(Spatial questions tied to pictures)
----
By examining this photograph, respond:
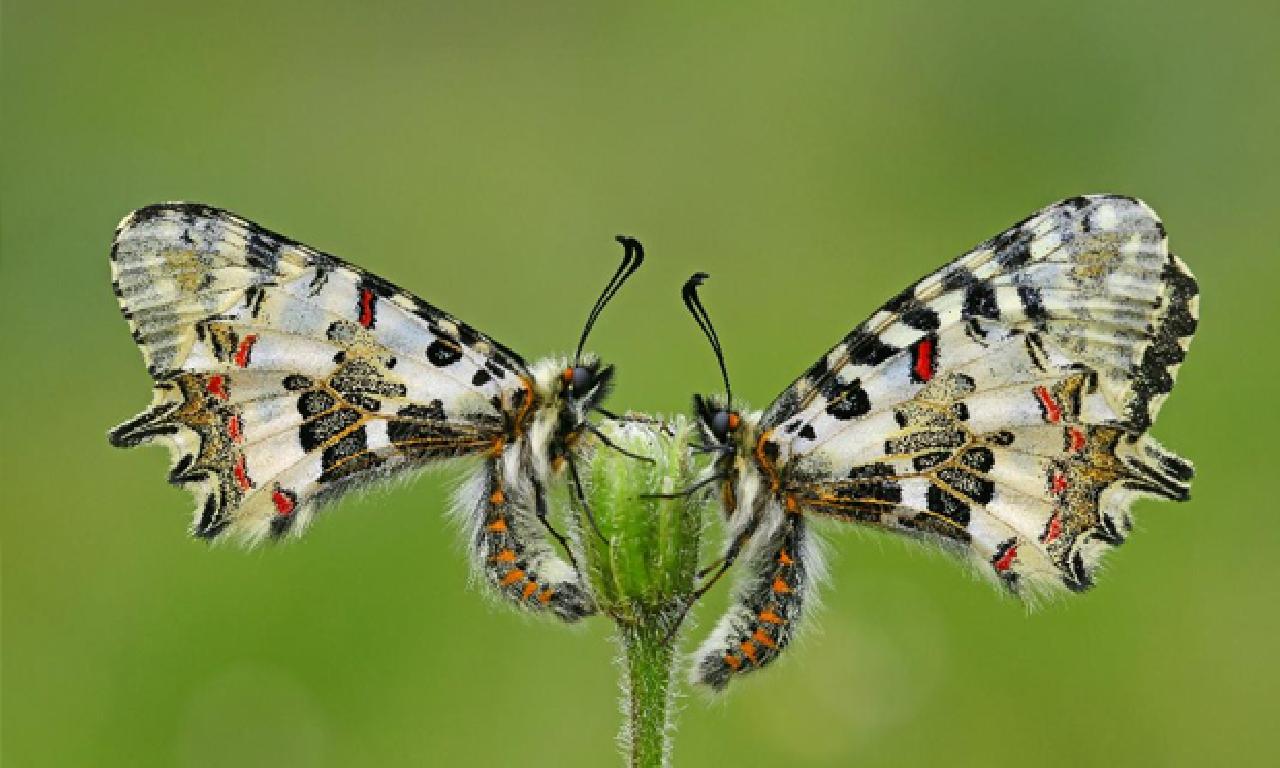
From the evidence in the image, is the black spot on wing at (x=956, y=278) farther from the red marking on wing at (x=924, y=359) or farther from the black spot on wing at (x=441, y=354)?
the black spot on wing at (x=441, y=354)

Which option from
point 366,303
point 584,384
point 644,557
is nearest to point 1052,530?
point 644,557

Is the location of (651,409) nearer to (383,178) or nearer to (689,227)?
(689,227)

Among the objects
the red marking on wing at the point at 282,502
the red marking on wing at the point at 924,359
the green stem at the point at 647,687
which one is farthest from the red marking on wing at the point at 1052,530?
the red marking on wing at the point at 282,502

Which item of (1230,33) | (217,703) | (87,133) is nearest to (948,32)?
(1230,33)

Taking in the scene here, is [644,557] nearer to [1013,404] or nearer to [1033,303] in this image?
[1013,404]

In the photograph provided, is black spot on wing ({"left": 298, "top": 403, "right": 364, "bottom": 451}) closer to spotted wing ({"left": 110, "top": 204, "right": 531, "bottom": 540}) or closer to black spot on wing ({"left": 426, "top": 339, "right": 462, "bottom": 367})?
----
Update the rows above so that "green stem" becomes "plant stem" wherever it occurs, with every other word left unchanged. Leave the pictures out of your answer.

= Written solution =
By examining this photograph, respond:
From the evidence in the image, is the black spot on wing at (x=956, y=278) farther from the red marking on wing at (x=924, y=359) or farther from the black spot on wing at (x=441, y=354)?
the black spot on wing at (x=441, y=354)

Which option from
point 366,303
point 584,384
point 644,557
is nearest to point 1052,530?
point 644,557

Is the location of (651,409) nearer to (383,178) or nearer to (689,227)?
(689,227)

Among the objects
the red marking on wing at the point at 282,502
the red marking on wing at the point at 924,359
the plant stem at the point at 647,687
which one is farthest from the red marking on wing at the point at 1052,530?
the red marking on wing at the point at 282,502

Which item of (1230,33) | (217,703) | (87,133) is nearest to (948,32)?
(1230,33)

Taking in the scene here, is [644,557] nearer to [1013,404] or nearer to [1033,303] in this image?
[1013,404]

In the photograph provided, is black spot on wing ({"left": 298, "top": 403, "right": 364, "bottom": 451}) closer to spotted wing ({"left": 110, "top": 204, "right": 531, "bottom": 540}) or closer to black spot on wing ({"left": 426, "top": 339, "right": 462, "bottom": 367})?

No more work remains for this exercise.